Now, let’s do the same we did with the command line, but with python.

Create your virtual environment with python3:

virtualenv ocr -p /usr/bin/python3

To get started with our OCR, we will need 2 libraries installed:

pip install pillow pytesseract

Once the requirements have been installed, import the libraries needed:

import pytesseract
from PIL import Image

Inside the test() method we will open the local image and get the result with the method image_to_string, using the same image the method will return the same text of the previous example:

def test():
    img=Image.open("images/ocr.jpg")
    result = pytesseract.image_to_string(img)
    return "result: {}".format(result)
def main():
    print(test())
if __name__== "__main__":
   main()

Very simple, right? Well if we send a suitable image to the OCR it will return the exact text. A suitable image needs at least the following attribute:

  • Binary Image: black and white image
  • The size of the image preferably not too big
  • Delimit the area of ​​interest
  • Highlight the text over the background
  • Avoid noise, remove pixels that are not part of the text.
  • The typography must be common, such as Arial, Roman, Tahoma.

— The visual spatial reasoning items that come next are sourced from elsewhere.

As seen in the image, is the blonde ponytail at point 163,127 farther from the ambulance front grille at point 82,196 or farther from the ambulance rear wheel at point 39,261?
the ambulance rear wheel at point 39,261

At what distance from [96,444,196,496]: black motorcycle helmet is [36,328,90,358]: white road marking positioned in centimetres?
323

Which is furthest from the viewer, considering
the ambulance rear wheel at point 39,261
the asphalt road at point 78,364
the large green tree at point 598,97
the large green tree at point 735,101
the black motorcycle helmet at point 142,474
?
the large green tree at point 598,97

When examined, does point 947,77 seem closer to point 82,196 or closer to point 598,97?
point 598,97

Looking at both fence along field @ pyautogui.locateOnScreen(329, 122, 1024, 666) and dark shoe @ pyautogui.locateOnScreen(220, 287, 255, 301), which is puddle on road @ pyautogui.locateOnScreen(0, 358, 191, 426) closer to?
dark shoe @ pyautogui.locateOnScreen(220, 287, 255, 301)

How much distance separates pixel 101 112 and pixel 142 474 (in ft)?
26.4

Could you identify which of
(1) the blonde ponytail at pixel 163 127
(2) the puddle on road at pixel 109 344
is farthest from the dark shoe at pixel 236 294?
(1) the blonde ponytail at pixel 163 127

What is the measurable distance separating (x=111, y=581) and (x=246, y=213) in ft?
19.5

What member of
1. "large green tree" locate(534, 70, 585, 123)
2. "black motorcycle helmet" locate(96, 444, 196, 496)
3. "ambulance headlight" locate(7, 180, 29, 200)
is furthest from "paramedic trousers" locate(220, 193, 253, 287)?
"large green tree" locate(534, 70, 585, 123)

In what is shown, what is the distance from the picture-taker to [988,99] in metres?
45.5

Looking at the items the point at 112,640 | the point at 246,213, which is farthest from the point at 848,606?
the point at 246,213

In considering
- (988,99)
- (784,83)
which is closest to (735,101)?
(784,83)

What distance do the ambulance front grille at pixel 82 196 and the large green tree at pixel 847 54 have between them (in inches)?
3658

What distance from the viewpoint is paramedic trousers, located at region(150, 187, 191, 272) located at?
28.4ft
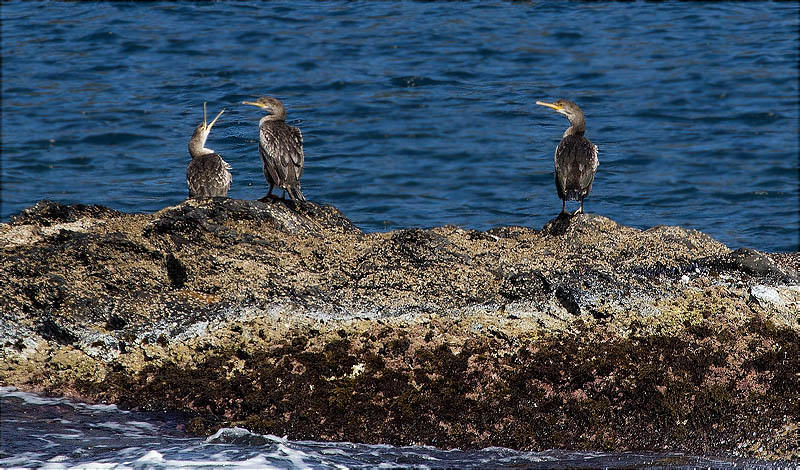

In real life, OCR doesn’t work as simple as this example you will need a good pre-processing step before you send the image to the OCR. You must ensure that the input image has the previous attributes to get a good result; the quality of the image will be reflected in the obtained text.

You can analyze different techniques for the pre-processing step, the one that you choose depends on the image type input. For example, it varies if the picture is taken in the darkness or in the light, or if the text’s font color is white or if it is black. When you finally decide your pre-processing technique, and you have tested it with several images, then you can send it to the OCR.

Wide applications exist in the OCR world, like mobile apps that can transform a book page into a digital page, the systems that capture vehicular plate for the traffic fines, vehicular systems that can read traffic signs on the road or the devices that let the blind people read everywhere. Image processing and OCR together have several applications that you can start to inquire.